Tintinnabulage et envies de meurtres

On reconnait un randonneur japonais à deux signes distincts (outre le fait qu’il a en général plus de 50 ans): les gants blancs et la clochette.

Les gants blancs, non, ce n’est pas parceque c’est une amicale de chefs de gare à la retraite et nostalgiques (comme je l’ai demandé en rigolant), c’est ‘Si on tombe’ (comme on me l’a répondu très sérieusement). Autant je suis le premier à recommander les gants en terrain difficile (et j’ai une cicatrice d’un jour où je n’en portais pas), autant, là sur les chemins de randonnées forestières, je hausse un sourcil d’un air dubitatif. Mais certes, acceptons.

La clochette, par contre… la clochette je peux pas. Tous les randonneurs ont une clochette qui tintinnabule au bout de leur sac ou de leur bâton, ce qui permet de les entendre arriver et de les suivre à l’oreille, parfois de très loin. C’est pour les ours. L’ours rôde dans les contrées nippones et ainsi prévenu, s’écartera du chemin et ne tentera pas d’attaquer le malheureux randonneur. L’ours, en effet, a horreur d’être pris par surprise et c’est le seul moment où il peut s’avérer agressif.

Là aussi, il y a des circonstances où je comprends: à Hokkaido, par exemple, on a vu pas mal d’ours. On était quatre donc bruyants, mais il y a eu des farfouillements suspects dans les fourrés. On a serré les fesses et chanté faux et tout s’est bien passé, mais je déconseillerais de se balader seul en montagne sans clochette.

Mais pas dans les environs de Tokyo sur l’équivalent d’un GR, bon sang. Et en plus il existe des clochettes commémoratives, genre ‘Oodake, 2750m, 28 mai 1986’, qu’ils trimballent et montrent fièrement, et je suis certain qu’il existe même des éditions spéciales certaines années (et il doit y’avoir des collectionneurs fous). En général, à partir de trois clochettes sur la même personne, j’ai des envies de meurtre poussées. Pour outrage à la sérénité des lieux et à l’intelligence du genre humain.

Vous pouvez voir qu’ils poussent même le vice jusqu’à vendre ces clochettes dans les magasins de sport (moi qui pensais qu’il fallait battre un ours à mains nues pour avoir sa première clochette, je suis déçu). Photo très mauvaise, je sais, j’étais pressé.

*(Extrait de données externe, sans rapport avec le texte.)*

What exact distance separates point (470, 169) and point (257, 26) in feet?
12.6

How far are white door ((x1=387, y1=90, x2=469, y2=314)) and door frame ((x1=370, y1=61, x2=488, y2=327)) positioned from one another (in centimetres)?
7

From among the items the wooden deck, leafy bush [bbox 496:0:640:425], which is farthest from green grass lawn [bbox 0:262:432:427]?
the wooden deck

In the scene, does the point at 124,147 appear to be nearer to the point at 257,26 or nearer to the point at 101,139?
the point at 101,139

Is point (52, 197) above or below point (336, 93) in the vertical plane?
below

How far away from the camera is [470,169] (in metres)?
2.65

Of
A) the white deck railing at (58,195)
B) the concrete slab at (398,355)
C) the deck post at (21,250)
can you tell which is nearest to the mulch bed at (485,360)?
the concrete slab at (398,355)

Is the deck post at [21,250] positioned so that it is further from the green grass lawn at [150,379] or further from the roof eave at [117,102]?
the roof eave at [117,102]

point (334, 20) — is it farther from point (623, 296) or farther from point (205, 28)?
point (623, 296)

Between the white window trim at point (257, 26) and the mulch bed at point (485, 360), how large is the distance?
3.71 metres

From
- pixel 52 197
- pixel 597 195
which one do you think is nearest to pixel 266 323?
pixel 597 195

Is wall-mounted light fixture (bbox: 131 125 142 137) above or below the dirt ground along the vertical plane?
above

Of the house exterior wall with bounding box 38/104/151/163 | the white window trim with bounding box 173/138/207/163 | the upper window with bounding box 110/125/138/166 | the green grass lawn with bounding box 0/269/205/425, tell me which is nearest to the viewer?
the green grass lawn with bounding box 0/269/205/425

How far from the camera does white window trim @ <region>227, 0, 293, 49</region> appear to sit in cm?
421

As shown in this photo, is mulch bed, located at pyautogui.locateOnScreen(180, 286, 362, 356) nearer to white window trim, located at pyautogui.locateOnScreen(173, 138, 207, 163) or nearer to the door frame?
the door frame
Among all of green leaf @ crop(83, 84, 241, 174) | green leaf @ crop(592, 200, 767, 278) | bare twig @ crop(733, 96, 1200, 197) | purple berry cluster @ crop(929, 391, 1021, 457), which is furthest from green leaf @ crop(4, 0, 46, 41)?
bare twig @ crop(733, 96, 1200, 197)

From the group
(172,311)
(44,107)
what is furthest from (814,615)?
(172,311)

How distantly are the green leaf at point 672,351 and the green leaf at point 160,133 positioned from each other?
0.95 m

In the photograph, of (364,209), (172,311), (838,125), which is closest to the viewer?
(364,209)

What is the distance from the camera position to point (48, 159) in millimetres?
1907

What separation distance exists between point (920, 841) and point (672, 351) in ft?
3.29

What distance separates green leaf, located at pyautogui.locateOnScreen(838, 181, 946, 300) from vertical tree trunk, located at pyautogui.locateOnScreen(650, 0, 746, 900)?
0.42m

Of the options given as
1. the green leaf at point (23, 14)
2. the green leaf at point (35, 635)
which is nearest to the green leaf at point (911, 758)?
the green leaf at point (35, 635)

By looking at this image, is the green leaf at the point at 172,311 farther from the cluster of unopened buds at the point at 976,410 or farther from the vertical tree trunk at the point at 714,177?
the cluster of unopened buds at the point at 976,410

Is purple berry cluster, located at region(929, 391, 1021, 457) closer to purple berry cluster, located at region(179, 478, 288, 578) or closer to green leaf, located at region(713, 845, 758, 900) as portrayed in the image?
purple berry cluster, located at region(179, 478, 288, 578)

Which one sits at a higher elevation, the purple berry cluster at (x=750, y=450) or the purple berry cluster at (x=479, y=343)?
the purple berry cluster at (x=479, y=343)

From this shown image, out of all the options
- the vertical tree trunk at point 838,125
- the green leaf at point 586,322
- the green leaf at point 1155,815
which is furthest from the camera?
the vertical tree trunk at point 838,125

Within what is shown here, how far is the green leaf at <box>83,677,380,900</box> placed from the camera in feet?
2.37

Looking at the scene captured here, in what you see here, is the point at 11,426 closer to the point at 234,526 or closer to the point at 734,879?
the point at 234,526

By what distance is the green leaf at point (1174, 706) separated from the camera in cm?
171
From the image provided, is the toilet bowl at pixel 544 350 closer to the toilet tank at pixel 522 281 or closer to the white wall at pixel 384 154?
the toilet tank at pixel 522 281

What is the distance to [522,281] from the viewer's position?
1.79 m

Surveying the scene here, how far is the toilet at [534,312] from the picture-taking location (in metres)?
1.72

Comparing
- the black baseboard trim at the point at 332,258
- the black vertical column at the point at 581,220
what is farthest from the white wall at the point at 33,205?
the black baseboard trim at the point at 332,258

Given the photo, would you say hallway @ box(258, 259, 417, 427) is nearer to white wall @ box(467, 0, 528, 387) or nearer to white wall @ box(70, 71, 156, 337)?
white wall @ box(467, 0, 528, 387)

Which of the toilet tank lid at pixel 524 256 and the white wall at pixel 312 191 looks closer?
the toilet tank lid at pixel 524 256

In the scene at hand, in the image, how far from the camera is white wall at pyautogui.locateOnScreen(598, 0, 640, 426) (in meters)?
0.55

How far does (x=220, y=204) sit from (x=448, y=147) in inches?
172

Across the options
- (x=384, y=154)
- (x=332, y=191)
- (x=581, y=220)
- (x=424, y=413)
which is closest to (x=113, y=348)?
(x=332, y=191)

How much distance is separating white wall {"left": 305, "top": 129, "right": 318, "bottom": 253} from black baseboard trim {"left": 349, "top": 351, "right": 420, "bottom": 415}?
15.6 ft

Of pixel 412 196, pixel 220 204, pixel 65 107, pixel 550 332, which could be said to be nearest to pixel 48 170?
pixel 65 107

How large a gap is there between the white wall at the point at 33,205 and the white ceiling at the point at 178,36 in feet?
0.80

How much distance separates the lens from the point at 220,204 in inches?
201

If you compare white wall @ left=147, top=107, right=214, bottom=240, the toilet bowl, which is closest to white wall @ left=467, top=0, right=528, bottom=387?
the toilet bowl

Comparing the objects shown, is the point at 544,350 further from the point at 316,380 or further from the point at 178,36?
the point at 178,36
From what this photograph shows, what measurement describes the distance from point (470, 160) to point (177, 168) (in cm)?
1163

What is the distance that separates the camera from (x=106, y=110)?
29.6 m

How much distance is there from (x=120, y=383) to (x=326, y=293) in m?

Bref, j’ai du mal avec le randonneur nippon moyen. Le seul truc pire étant un groupe de randonneurs nippons moyens. Qui sont tous de charmantes personnes, et te souhaitent le bonjour avec un sourire chaleureux. Le premier (diling) en japonais. ‘Mais oui, bonjour, ça faisait 10 minutes que je n’avais croisé personne, je commençais justement à angoisser’. Le second (digiling) en anglais. ‘Haha, c’est gentil cet effort, bonjour à vous !’. Le troisième (bingaling) en français. ‘Ha mais il a reconnu, décidément que d’attention !’. Le quatrième (Guinguediling) en espagnol. ‘Heu, hein ?’. Je pense que le cinquième (liglingling) essayait de parler allemand. Sourire crispé de ma part. Le sixième a du voir que j’étais à bout et n’a rien dit, ça vallait mieux pour lui.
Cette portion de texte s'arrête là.